7月6日、常磐線の北千住駅−綾瀬駅間の路線上に、国鉄総裁・下山定則氏(当時49歳)の無惨な轢死体が発見されます。下山氏は前日の朝、迎えに来た公用車に乗り込んで自宅から出勤。その途中、日本橋三越に寄ると、運転手に「5分くらいだから待っていてくれ」と言い残し、それ以来、行方不明となっていました。
捜査の当初から一番問題となっていたのが、下山氏が自殺なのか他殺なのかということだった。司法解剖をした東大法医学教室の古畑種基教授は、列車に轢かれた下山氏の遺体の傷痕に「生活反応」が認められないとし、死後礫断(死んでから轢かれた)と判断しました。つまり、下山氏は誰かに殺されてから、線路に遺棄されたということです。

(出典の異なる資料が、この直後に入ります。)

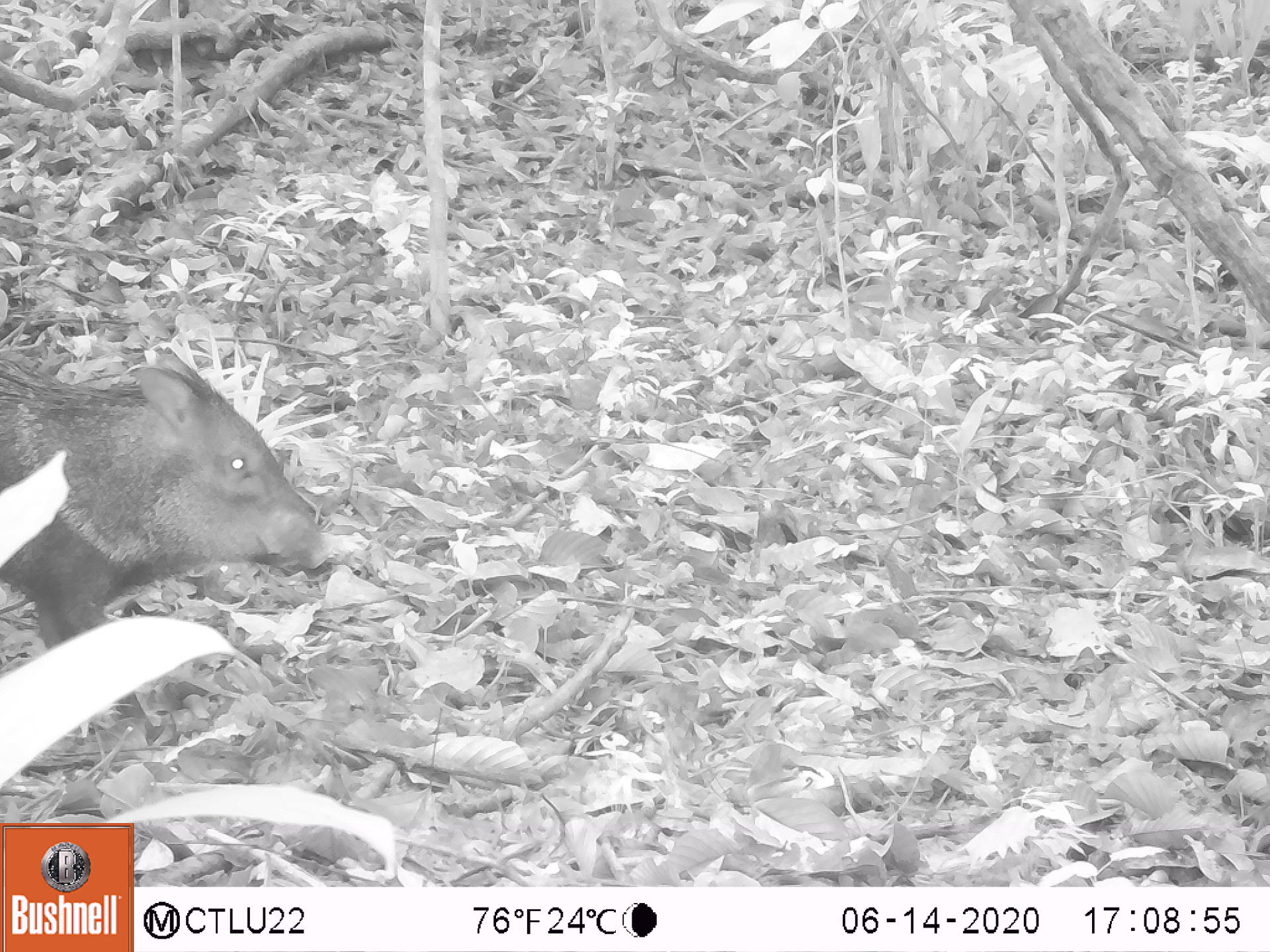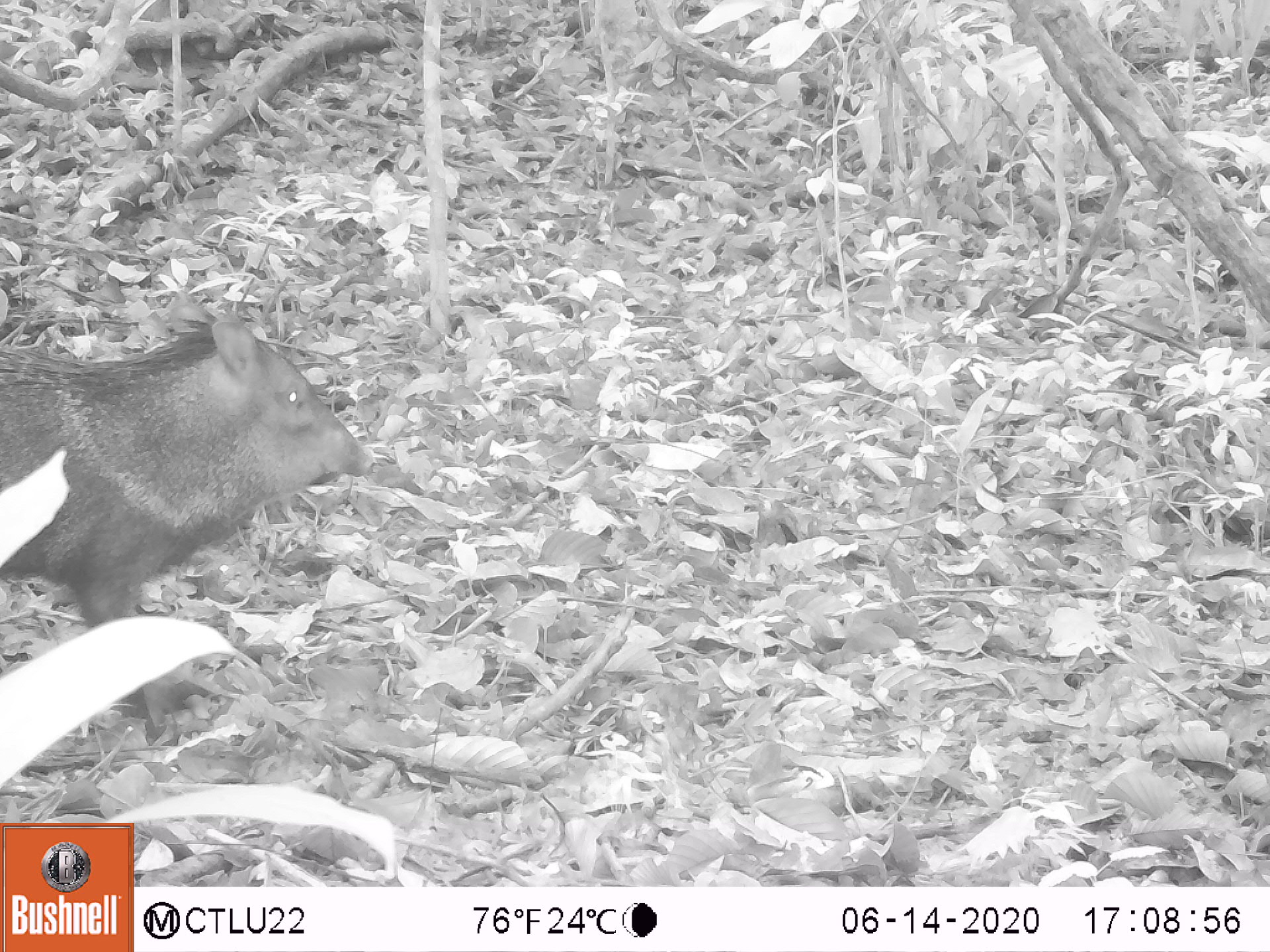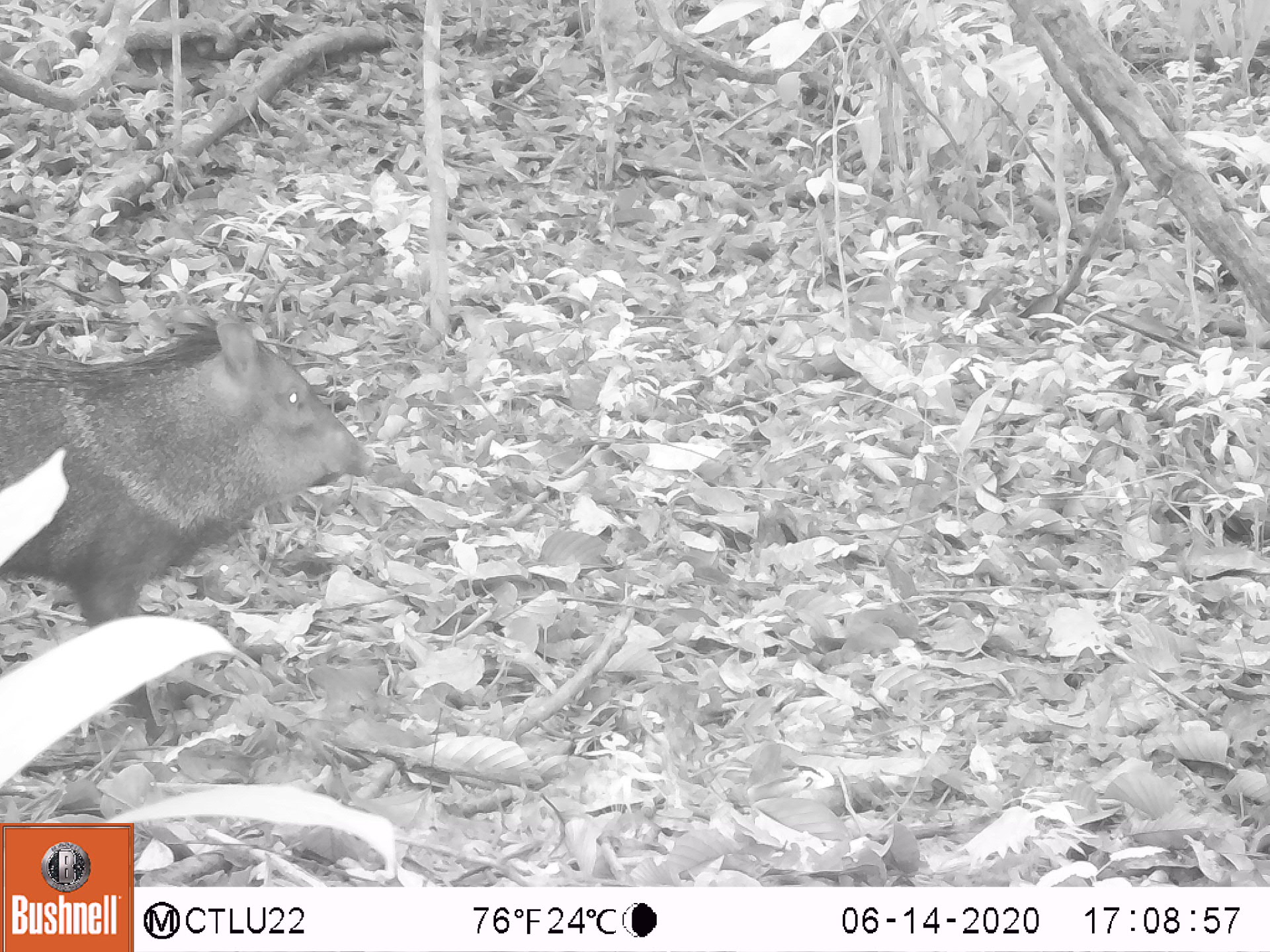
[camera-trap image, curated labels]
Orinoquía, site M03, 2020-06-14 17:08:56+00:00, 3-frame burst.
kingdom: Animalia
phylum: Chordata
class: Mammalia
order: Artiodactyla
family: Tayassuidae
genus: Pecari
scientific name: Pecari tajacu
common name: collared peccary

しかし、現場検証をした監察医の八十島信之助は、遺体の状態から自殺と判断し、また別の法医学教授も生体轢断(生きている状態で轢かれた)を主張しました。そして、この論争に決着はつかず、現在に至るまでも「下山事件」は自殺か他殺かもわからないまま未解決に終わっているのです。だが、下山氏に自殺する動機があったことは事実です。
死の直前、下山氏はGHQ(連合国軍最高司令官総司令部)と日本政府から大量の国鉄職員解雇を迫られて苦悩していたと周辺関係者の多くが証言しています。板ばさみにあって自殺したというのは、十分に考えられることでしょう。一方、他殺説に関しては、まったく異なる2つの犯人像が浮かんで来ています。
1つは、大量解雇に反対する国鉄労働組合の手による犯行という推測。もう一つは大量解雇を認めない下山氏に業を煮やしたGHQが殺したのだという推測です。他殺説のなかでは当初、国鉄労働組合犯行説が大量に占めていたが、現在ではGHQ犯行説を信じている人のほうが多いのです。これは、時代を経るにつれ、当初のGHQの強引な占領政策の数々が明らかになっていったためです。